THE EXERCISE: Put the rows into a Markdown table with columns No. and Text, one numbered line per table row. Begin at the first row and stop after the line that has "Answer: the smooth", leaving out blank lines.
— START OF INPUT MATERIAL —
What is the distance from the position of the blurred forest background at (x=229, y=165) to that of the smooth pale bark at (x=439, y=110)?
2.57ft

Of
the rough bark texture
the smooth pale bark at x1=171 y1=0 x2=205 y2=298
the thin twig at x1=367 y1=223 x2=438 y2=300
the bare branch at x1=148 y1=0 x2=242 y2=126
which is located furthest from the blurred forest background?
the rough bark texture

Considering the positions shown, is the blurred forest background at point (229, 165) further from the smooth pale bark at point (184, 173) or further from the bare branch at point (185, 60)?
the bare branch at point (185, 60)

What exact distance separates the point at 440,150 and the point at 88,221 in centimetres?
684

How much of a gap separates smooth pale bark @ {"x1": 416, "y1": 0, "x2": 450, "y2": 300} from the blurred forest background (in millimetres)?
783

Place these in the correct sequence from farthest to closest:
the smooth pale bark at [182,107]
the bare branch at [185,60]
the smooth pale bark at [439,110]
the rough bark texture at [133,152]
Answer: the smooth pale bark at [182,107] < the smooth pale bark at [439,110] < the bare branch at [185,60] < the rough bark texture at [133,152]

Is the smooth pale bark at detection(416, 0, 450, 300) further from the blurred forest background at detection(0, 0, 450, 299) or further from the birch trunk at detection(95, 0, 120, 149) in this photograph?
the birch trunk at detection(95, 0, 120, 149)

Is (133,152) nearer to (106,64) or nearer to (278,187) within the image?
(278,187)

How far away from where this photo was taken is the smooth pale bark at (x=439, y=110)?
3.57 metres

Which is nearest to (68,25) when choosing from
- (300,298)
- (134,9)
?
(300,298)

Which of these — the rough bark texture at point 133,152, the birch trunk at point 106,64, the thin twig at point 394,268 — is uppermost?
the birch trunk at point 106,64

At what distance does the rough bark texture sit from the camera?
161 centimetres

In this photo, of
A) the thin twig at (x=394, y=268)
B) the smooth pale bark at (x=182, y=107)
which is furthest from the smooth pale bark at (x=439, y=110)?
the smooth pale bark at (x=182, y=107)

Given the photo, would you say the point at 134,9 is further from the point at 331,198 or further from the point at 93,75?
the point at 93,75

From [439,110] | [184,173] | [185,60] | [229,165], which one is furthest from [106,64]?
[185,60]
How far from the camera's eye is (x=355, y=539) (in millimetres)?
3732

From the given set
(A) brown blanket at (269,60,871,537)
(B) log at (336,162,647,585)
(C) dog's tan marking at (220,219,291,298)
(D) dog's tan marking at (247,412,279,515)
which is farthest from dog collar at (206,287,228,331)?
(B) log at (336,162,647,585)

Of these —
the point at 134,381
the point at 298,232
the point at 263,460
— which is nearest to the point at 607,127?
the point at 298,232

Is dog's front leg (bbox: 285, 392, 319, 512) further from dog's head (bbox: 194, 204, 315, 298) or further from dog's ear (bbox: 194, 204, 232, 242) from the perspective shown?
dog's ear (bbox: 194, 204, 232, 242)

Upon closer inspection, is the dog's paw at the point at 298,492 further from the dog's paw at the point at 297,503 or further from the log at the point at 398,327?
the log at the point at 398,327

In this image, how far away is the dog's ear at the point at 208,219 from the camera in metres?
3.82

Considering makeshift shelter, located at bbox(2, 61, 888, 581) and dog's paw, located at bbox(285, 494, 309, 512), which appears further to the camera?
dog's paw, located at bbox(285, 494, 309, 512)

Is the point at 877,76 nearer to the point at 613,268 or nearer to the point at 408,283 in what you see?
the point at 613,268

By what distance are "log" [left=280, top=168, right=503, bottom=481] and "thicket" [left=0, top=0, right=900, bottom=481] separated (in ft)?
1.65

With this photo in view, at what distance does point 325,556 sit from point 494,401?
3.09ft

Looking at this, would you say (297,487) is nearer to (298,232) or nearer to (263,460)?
— END OF INPUT MATERIAL —
SOLUTION TO THIS EXERCISE:
| No. | Text |
|---|---|
| 1 | What is the distance from the position of the blurred forest background at (x=229, y=165) to that of the smooth pale bark at (x=439, y=110)? |
| 2 | 2.57ft |
| 3 | Of |
| 4 | the rough bark texture |
| 5 | the smooth pale bark at x1=171 y1=0 x2=205 y2=298 |
| 6 | the thin twig at x1=367 y1=223 x2=438 y2=300 |
| 7 | the bare branch at x1=148 y1=0 x2=242 y2=126 |
| 8 | which is located furthest from the blurred forest background? |
| 9 | the rough bark texture |
| 10 | Considering the positions shown, is the blurred forest background at point (229, 165) further from the smooth pale bark at point (184, 173) or further from the bare branch at point (185, 60)? |
| 11 | the bare branch at point (185, 60) |
| 12 | What exact distance separates the point at 440,150 and the point at 88,221 in centimetres? |
| 13 | 684 |
| 14 | How much of a gap separates smooth pale bark @ {"x1": 416, "y1": 0, "x2": 450, "y2": 300} from the blurred forest background (in millimetres)? |
| 15 | 783 |
| 16 | Place these in the correct sequence from farthest to closest: |
| 17 | the smooth pale bark at [182,107] |
| 18 | the bare branch at [185,60] |
| 19 | the smooth pale bark at [439,110] |
| 20 | the rough bark texture at [133,152] |
| 21 | Answer: the smooth pale bark at [182,107] < the smooth pale bark at [439,110] < the bare branch at [185,60] < the rough bark texture at [133,152] |